## START TEXT EXCERPT

- Genre: Adult puppeteering Political satire
- Country of origin: Australia
- Original language: English

Original release
- Network: ABC Seven Network

= Rubbery Figures =

Australian puppet television series

Rubbery Figures was a satirical rubber puppet series and segment that screened in Australia in various forms from 1984 to 1990. The series ran on the ABC until 1988, when it was axed and subsequently revived as a segment on Seven Network's Fast Forward in April 1989. It featured puppets of major political and social characters.

== Production ==

The Rubbery Figures programs were made in the Melbourne film studio of Peter Nicholson, who also made the puppets themselves. Almost all the character voices for the puppets were performed by Melbourne voice actor Paul Jennings.

## END TEXT EXCERPT
## START RECORDED DATA

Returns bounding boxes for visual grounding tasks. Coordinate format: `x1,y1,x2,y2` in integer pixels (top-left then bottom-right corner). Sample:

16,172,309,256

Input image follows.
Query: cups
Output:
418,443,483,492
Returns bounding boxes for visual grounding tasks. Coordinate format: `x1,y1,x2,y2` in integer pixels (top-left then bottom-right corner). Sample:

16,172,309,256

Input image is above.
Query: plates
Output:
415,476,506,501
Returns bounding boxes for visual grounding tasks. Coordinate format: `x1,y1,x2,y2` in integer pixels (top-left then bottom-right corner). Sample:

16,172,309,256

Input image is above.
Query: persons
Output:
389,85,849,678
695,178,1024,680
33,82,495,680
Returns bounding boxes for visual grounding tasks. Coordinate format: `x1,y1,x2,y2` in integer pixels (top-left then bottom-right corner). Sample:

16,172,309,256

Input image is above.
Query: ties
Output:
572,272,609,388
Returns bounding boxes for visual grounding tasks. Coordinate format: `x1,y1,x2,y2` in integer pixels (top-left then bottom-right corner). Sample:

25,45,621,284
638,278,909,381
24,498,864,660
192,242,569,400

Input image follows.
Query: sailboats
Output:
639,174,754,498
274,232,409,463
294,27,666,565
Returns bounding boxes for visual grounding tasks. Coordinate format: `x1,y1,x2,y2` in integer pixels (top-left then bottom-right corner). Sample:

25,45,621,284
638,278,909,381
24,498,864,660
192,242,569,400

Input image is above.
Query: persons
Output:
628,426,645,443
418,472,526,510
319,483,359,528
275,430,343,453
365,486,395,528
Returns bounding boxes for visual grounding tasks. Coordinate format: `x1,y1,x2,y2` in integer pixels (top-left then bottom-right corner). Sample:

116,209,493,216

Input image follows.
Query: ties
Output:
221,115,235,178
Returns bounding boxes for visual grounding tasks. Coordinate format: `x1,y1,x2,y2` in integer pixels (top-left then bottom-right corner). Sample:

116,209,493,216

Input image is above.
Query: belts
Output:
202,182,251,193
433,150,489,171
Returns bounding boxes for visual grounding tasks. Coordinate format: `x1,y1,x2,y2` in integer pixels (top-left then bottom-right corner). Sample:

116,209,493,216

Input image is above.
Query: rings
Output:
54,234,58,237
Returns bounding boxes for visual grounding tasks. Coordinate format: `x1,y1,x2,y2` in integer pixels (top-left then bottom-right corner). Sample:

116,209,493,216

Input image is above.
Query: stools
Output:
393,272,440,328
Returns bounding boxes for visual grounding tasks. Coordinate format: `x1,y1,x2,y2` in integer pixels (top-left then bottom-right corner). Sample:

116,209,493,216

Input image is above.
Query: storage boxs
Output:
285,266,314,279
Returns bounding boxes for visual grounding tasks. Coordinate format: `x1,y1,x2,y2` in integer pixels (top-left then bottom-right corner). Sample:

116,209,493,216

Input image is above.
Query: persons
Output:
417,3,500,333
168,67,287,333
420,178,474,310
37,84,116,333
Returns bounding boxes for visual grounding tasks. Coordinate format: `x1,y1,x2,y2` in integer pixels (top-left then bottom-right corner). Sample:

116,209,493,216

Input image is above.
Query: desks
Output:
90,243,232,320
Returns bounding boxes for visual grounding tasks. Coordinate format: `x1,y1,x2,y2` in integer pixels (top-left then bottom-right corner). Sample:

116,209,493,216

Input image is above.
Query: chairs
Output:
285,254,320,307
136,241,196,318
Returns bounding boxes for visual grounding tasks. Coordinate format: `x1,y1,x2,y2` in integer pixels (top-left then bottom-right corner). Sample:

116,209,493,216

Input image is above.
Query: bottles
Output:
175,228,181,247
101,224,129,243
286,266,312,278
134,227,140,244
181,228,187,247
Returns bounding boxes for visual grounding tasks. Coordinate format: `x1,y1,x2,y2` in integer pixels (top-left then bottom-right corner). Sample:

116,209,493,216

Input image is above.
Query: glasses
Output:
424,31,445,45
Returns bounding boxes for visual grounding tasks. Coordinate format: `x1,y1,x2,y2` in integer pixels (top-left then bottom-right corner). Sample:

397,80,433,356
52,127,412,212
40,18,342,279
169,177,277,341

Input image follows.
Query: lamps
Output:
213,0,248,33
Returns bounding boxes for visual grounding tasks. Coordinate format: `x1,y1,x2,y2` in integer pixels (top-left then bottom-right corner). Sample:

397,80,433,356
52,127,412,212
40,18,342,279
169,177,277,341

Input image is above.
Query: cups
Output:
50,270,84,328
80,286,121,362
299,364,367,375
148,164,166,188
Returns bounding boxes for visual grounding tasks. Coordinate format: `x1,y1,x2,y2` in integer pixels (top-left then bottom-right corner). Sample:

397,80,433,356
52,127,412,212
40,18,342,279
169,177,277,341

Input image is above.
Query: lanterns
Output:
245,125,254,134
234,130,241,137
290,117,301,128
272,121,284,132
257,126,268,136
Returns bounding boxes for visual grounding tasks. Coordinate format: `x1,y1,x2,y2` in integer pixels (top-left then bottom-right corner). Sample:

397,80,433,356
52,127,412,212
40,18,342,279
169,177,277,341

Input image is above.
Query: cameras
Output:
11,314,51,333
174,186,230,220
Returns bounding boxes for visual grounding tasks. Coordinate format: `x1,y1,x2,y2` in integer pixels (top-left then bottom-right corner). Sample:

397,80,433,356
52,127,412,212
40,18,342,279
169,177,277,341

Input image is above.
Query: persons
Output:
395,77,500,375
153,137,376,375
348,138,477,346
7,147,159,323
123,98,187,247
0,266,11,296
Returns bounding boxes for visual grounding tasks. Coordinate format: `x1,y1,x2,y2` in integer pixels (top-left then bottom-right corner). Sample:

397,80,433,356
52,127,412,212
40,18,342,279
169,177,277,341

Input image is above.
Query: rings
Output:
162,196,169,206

## END RECORDED DATA

### WORK INSTRUCTIONS
Reproduce the Rubbery Figures text word for word, from its first line to its last.

### SOLUTION
- Genre: Adult puppeteering Political satire
- Country of origin: Australia
- Original language: English

Original release
- Network: ABC Seven Network

= Rubbery Figures =

Australian puppet television series

Rubbery Figures was a satirical rubber puppet series and segment that screened in Australia in various forms from 1984 to 1990. The series ran on the ABC until 1988, when it was axed and subsequently revived as a segment on Seven Network's Fast Forward in April 1989. It featured puppets of major political and social characters.

== Production ==

The Rubbery Figures programs were made in the Melbourne film studio of Peter Nicholson, who also made the puppets themselves. Almost all the character voices for the puppets were performed by Melbourne voice actor Paul Jennings.